Pick out and copy each line of the data below that contains the string "swoosh". Matching is case-sensitive.

→ **Entries provided**
>> BEGIN

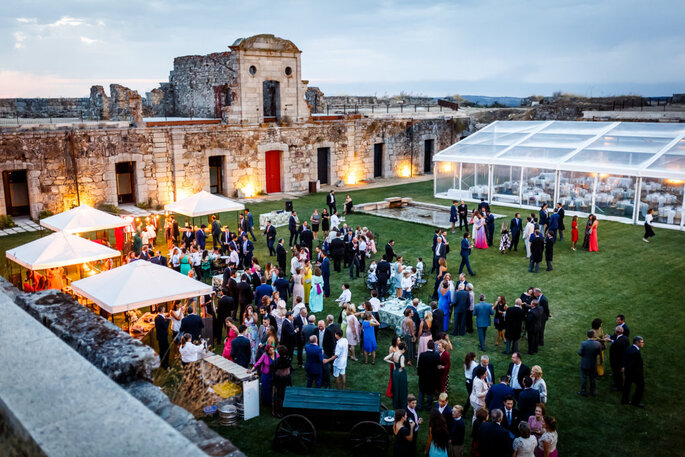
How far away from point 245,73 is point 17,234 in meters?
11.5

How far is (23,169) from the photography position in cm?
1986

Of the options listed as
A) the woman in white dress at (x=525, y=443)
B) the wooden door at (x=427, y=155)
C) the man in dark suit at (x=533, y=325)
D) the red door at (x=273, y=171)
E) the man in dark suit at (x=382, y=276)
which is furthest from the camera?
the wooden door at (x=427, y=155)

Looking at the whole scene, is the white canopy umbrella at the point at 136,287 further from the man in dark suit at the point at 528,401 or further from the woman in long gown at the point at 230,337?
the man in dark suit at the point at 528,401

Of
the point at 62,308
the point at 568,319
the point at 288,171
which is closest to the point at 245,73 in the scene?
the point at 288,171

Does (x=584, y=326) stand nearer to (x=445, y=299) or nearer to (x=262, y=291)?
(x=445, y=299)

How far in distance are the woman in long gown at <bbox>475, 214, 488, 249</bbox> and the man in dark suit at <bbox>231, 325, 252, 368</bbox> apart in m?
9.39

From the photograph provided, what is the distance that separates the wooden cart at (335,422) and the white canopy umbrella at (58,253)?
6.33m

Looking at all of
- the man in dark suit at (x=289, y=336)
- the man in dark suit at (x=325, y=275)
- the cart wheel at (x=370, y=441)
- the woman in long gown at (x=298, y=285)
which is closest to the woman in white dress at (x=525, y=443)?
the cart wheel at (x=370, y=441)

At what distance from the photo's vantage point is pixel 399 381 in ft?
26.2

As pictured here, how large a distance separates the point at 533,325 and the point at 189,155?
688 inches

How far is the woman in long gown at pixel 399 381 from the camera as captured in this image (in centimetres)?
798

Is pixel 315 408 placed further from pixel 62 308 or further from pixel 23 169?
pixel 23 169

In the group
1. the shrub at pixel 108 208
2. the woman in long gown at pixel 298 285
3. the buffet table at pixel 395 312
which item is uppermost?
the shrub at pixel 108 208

>> END
>> BEGIN

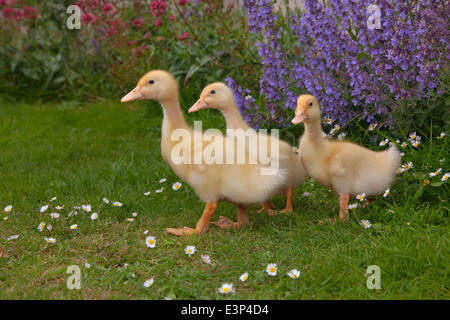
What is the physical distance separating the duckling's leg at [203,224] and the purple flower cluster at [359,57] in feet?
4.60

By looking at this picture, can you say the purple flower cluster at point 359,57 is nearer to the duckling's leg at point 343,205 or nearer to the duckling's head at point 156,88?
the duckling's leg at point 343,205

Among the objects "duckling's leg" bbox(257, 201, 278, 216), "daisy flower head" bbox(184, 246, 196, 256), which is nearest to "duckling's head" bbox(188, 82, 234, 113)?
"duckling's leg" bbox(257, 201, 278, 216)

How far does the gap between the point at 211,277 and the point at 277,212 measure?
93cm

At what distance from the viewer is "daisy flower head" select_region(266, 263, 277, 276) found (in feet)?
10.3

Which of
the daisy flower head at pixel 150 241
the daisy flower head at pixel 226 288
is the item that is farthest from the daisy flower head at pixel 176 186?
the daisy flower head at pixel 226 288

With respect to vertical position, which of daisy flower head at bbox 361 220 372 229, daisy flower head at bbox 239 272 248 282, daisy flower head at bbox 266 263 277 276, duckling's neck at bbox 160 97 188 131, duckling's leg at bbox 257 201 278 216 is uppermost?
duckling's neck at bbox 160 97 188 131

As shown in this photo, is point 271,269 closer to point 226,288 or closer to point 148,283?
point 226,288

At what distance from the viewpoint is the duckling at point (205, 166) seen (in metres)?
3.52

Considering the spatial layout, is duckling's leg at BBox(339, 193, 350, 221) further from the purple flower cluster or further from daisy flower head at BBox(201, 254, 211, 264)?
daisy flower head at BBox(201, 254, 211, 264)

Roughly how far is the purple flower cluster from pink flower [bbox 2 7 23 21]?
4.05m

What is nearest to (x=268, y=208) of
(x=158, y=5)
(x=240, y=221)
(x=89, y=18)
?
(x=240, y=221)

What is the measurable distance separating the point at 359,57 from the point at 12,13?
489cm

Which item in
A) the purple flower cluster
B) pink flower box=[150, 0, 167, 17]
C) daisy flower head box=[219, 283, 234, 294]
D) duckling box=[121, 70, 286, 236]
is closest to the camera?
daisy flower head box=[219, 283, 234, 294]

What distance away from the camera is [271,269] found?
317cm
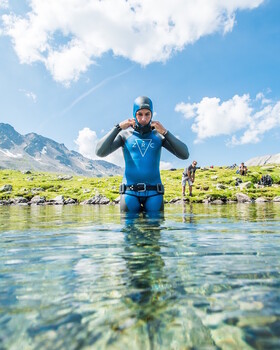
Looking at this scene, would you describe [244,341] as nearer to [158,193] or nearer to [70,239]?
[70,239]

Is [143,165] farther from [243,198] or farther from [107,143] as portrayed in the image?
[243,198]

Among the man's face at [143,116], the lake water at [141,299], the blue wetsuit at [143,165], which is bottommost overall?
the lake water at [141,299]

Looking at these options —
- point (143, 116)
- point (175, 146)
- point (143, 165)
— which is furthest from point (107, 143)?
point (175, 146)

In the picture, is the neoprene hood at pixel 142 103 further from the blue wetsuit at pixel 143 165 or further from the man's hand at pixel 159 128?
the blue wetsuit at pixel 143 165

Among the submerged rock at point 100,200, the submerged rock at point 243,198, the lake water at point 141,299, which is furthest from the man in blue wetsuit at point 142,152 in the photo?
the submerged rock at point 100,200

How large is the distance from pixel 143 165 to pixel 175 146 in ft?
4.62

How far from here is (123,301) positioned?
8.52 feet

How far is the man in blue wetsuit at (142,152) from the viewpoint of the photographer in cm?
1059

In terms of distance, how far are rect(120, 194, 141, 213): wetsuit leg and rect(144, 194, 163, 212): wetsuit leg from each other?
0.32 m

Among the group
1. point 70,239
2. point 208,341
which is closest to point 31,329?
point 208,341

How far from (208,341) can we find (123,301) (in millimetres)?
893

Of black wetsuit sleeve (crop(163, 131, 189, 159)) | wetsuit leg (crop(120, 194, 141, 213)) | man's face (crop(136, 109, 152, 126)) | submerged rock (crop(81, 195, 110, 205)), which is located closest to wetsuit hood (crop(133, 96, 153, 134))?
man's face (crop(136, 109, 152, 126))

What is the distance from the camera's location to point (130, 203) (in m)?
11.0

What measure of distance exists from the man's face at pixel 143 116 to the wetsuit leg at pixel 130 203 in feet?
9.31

>> END
>> BEGIN

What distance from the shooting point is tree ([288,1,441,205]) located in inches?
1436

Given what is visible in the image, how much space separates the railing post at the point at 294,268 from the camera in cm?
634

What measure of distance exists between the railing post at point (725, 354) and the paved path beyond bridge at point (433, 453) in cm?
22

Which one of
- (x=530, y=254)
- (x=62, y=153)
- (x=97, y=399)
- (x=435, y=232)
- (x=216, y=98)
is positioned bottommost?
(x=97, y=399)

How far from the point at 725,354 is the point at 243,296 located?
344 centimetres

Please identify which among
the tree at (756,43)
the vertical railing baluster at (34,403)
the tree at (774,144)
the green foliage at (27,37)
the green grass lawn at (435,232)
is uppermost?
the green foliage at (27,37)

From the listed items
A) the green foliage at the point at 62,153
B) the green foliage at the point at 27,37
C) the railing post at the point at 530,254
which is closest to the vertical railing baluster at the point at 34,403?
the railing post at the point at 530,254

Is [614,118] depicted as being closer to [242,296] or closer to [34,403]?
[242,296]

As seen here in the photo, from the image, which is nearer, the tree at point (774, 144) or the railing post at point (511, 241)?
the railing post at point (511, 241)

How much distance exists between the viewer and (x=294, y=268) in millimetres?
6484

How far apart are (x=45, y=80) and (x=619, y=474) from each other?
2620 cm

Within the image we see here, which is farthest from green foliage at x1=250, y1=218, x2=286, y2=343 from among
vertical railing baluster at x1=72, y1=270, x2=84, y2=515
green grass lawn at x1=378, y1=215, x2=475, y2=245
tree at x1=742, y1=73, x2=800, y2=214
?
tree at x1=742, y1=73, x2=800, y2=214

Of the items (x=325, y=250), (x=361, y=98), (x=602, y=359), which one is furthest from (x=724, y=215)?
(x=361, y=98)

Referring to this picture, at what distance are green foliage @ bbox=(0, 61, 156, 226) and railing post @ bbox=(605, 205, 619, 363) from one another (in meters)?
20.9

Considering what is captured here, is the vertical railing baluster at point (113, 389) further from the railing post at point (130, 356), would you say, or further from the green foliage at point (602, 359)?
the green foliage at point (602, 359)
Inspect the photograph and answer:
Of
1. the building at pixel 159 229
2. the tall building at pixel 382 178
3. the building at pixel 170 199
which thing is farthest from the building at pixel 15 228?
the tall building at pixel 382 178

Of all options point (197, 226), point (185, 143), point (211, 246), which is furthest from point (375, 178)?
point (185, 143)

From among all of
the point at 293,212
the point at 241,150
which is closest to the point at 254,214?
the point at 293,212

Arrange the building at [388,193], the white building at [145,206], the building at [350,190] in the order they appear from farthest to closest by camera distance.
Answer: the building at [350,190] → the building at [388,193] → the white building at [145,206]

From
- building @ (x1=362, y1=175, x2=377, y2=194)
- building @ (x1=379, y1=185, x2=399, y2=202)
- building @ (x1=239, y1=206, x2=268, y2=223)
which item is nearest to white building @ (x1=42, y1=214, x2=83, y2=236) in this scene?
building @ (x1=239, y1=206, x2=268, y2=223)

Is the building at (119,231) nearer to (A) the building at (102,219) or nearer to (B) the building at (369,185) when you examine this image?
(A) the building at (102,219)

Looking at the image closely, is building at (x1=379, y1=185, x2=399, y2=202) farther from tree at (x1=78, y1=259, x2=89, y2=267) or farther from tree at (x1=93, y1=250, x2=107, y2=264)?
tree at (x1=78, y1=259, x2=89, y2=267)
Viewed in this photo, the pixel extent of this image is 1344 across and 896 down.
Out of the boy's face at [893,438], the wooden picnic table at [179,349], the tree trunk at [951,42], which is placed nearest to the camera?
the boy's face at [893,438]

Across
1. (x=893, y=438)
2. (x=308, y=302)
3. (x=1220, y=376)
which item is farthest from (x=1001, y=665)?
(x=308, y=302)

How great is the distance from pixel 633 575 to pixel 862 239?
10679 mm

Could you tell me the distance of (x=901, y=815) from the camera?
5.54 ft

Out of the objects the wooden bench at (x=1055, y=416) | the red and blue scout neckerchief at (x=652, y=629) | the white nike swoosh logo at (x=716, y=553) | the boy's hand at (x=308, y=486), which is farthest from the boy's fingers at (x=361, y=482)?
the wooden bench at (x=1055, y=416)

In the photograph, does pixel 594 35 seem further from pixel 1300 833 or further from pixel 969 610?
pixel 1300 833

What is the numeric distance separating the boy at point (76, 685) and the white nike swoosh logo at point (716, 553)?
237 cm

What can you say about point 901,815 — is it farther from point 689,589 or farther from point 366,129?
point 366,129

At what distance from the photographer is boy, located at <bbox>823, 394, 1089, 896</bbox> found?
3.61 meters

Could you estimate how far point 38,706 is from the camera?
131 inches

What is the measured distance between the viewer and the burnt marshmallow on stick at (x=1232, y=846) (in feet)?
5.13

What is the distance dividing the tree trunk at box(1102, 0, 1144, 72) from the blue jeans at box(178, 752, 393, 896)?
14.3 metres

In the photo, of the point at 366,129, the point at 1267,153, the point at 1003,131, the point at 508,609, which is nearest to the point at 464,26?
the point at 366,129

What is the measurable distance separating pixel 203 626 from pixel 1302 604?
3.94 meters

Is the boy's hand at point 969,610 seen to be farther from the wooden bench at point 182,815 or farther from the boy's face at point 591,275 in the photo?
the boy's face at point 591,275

>> END

→ **Result of the exercise**
Out of the objects the wooden bench at (x=1055, y=416) | the red and blue scout neckerchief at (x=652, y=629) | the white nike swoosh logo at (x=716, y=553) | the boy's hand at (x=308, y=486), which is farthest from the boy's fingers at (x=361, y=482)?
What is the numeric distance separating the boy at point (76, 685) and the white nike swoosh logo at point (716, 553)?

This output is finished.